When I try to import these images (via the maintenance/importImages.php
script), it does not work. I traced the code and figured out why:
When PHP scans the directory for files, it reads the file names as ANSI strings. MediaWiki internally requires that all strings are utf-8. So the Umlaut in the file name is interpreted as part of a (non-existing) unicode character, which breaks the script.
If I manually add a call to utf8_encode()
into the script, the name is fine then, and is correctly added to the database. But the file actually written to the "images" directory has a broken name - two special characters instead of the umlaut. The reason is that the PHP script sends utf-8 strings to the filesystem functions ("copy", ...), but the operating system expects ANSI strings there.
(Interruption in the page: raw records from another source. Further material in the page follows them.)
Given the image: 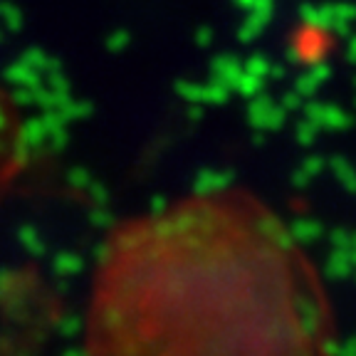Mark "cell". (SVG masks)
Instances as JSON below:
<instances>
[{
	"label": "cell",
	"mask_w": 356,
	"mask_h": 356,
	"mask_svg": "<svg viewBox=\"0 0 356 356\" xmlns=\"http://www.w3.org/2000/svg\"><path fill=\"white\" fill-rule=\"evenodd\" d=\"M95 356H322L327 319L280 220L240 191L127 222L89 309Z\"/></svg>",
	"instance_id": "1"
},
{
	"label": "cell",
	"mask_w": 356,
	"mask_h": 356,
	"mask_svg": "<svg viewBox=\"0 0 356 356\" xmlns=\"http://www.w3.org/2000/svg\"><path fill=\"white\" fill-rule=\"evenodd\" d=\"M292 55L302 65H319L334 50V35L319 22H305L292 38Z\"/></svg>",
	"instance_id": "2"
}]
</instances>
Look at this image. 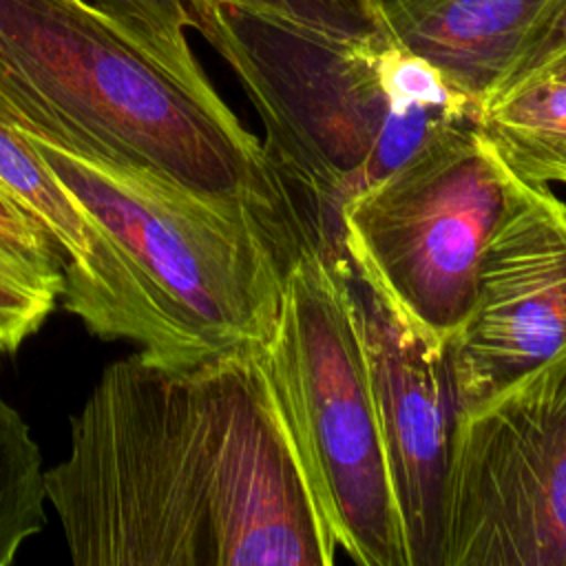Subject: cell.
<instances>
[{"mask_svg":"<svg viewBox=\"0 0 566 566\" xmlns=\"http://www.w3.org/2000/svg\"><path fill=\"white\" fill-rule=\"evenodd\" d=\"M352 312L365 356L405 566H438L442 504L460 416L447 352L429 345L349 263Z\"/></svg>","mask_w":566,"mask_h":566,"instance_id":"9","label":"cell"},{"mask_svg":"<svg viewBox=\"0 0 566 566\" xmlns=\"http://www.w3.org/2000/svg\"><path fill=\"white\" fill-rule=\"evenodd\" d=\"M438 566H566V354L460 411Z\"/></svg>","mask_w":566,"mask_h":566,"instance_id":"7","label":"cell"},{"mask_svg":"<svg viewBox=\"0 0 566 566\" xmlns=\"http://www.w3.org/2000/svg\"><path fill=\"white\" fill-rule=\"evenodd\" d=\"M259 347V345H256ZM256 347L104 367L44 471L75 566H332Z\"/></svg>","mask_w":566,"mask_h":566,"instance_id":"1","label":"cell"},{"mask_svg":"<svg viewBox=\"0 0 566 566\" xmlns=\"http://www.w3.org/2000/svg\"><path fill=\"white\" fill-rule=\"evenodd\" d=\"M195 20L254 104L268 166L307 245L327 259L345 256L340 208L352 195L480 119L475 99L382 24L340 33L232 4Z\"/></svg>","mask_w":566,"mask_h":566,"instance_id":"2","label":"cell"},{"mask_svg":"<svg viewBox=\"0 0 566 566\" xmlns=\"http://www.w3.org/2000/svg\"><path fill=\"white\" fill-rule=\"evenodd\" d=\"M24 137L122 254L157 329L159 365L195 367L265 343L285 272L307 245L290 210L206 195L142 164Z\"/></svg>","mask_w":566,"mask_h":566,"instance_id":"4","label":"cell"},{"mask_svg":"<svg viewBox=\"0 0 566 566\" xmlns=\"http://www.w3.org/2000/svg\"><path fill=\"white\" fill-rule=\"evenodd\" d=\"M347 268L303 245L256 356L336 548L358 566H405Z\"/></svg>","mask_w":566,"mask_h":566,"instance_id":"5","label":"cell"},{"mask_svg":"<svg viewBox=\"0 0 566 566\" xmlns=\"http://www.w3.org/2000/svg\"><path fill=\"white\" fill-rule=\"evenodd\" d=\"M40 447L22 413L0 396V566L46 524Z\"/></svg>","mask_w":566,"mask_h":566,"instance_id":"13","label":"cell"},{"mask_svg":"<svg viewBox=\"0 0 566 566\" xmlns=\"http://www.w3.org/2000/svg\"><path fill=\"white\" fill-rule=\"evenodd\" d=\"M0 119L214 197L292 210L261 142L77 0H0Z\"/></svg>","mask_w":566,"mask_h":566,"instance_id":"3","label":"cell"},{"mask_svg":"<svg viewBox=\"0 0 566 566\" xmlns=\"http://www.w3.org/2000/svg\"><path fill=\"white\" fill-rule=\"evenodd\" d=\"M0 188L55 243L64 270V310L93 336L135 343L146 360L159 365L157 329L115 243L53 177L31 142L2 119Z\"/></svg>","mask_w":566,"mask_h":566,"instance_id":"10","label":"cell"},{"mask_svg":"<svg viewBox=\"0 0 566 566\" xmlns=\"http://www.w3.org/2000/svg\"><path fill=\"white\" fill-rule=\"evenodd\" d=\"M55 303L33 296L0 276V347L13 354L31 334H35Z\"/></svg>","mask_w":566,"mask_h":566,"instance_id":"17","label":"cell"},{"mask_svg":"<svg viewBox=\"0 0 566 566\" xmlns=\"http://www.w3.org/2000/svg\"><path fill=\"white\" fill-rule=\"evenodd\" d=\"M480 130L504 166L535 186H566V82L535 75L482 106Z\"/></svg>","mask_w":566,"mask_h":566,"instance_id":"12","label":"cell"},{"mask_svg":"<svg viewBox=\"0 0 566 566\" xmlns=\"http://www.w3.org/2000/svg\"><path fill=\"white\" fill-rule=\"evenodd\" d=\"M124 38L139 46L150 60L192 91L214 95V86L197 62L188 29L197 27L186 0H77Z\"/></svg>","mask_w":566,"mask_h":566,"instance_id":"14","label":"cell"},{"mask_svg":"<svg viewBox=\"0 0 566 566\" xmlns=\"http://www.w3.org/2000/svg\"><path fill=\"white\" fill-rule=\"evenodd\" d=\"M562 51H566V0H557L555 2V7L546 15V20L539 24V29L535 31L533 40L528 42V46L524 49L522 57L517 60V64L513 66V71L509 73V77L504 80V84L500 86L497 93H502V91L511 88L513 84L535 75L553 57H557Z\"/></svg>","mask_w":566,"mask_h":566,"instance_id":"18","label":"cell"},{"mask_svg":"<svg viewBox=\"0 0 566 566\" xmlns=\"http://www.w3.org/2000/svg\"><path fill=\"white\" fill-rule=\"evenodd\" d=\"M192 9V15L217 4H232L250 11H261L279 15L285 20L340 31L358 33L376 27L367 0H186Z\"/></svg>","mask_w":566,"mask_h":566,"instance_id":"16","label":"cell"},{"mask_svg":"<svg viewBox=\"0 0 566 566\" xmlns=\"http://www.w3.org/2000/svg\"><path fill=\"white\" fill-rule=\"evenodd\" d=\"M2 354H4V349H2V347H0V356H2Z\"/></svg>","mask_w":566,"mask_h":566,"instance_id":"19","label":"cell"},{"mask_svg":"<svg viewBox=\"0 0 566 566\" xmlns=\"http://www.w3.org/2000/svg\"><path fill=\"white\" fill-rule=\"evenodd\" d=\"M566 354V203L513 175L447 358L460 411Z\"/></svg>","mask_w":566,"mask_h":566,"instance_id":"8","label":"cell"},{"mask_svg":"<svg viewBox=\"0 0 566 566\" xmlns=\"http://www.w3.org/2000/svg\"><path fill=\"white\" fill-rule=\"evenodd\" d=\"M0 276L11 285L57 303L64 290L62 256L42 230V226L24 212L0 188Z\"/></svg>","mask_w":566,"mask_h":566,"instance_id":"15","label":"cell"},{"mask_svg":"<svg viewBox=\"0 0 566 566\" xmlns=\"http://www.w3.org/2000/svg\"><path fill=\"white\" fill-rule=\"evenodd\" d=\"M557 0H367L411 53L484 106Z\"/></svg>","mask_w":566,"mask_h":566,"instance_id":"11","label":"cell"},{"mask_svg":"<svg viewBox=\"0 0 566 566\" xmlns=\"http://www.w3.org/2000/svg\"><path fill=\"white\" fill-rule=\"evenodd\" d=\"M511 181L473 122L436 135L340 208L352 268L436 349H449L471 307Z\"/></svg>","mask_w":566,"mask_h":566,"instance_id":"6","label":"cell"}]
</instances>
I could manually add a call to utf8_decode()
before each file system call, but there are thousands of them!
In short form again: The OS works in ANSI (this cannot easily be changed for windows) and the MediaWiki software inside the PHP Server works in utf-8 (also cannot be changed). Is there a way to automatically encode/decode file name strings everytime they go into/out of the PHP server?
I was already playing around with mb_internal_encoding()
and mb_http_output()
, but this did not change anything: MediaWiki uses hard-coded functions which only work on utf-8 strings.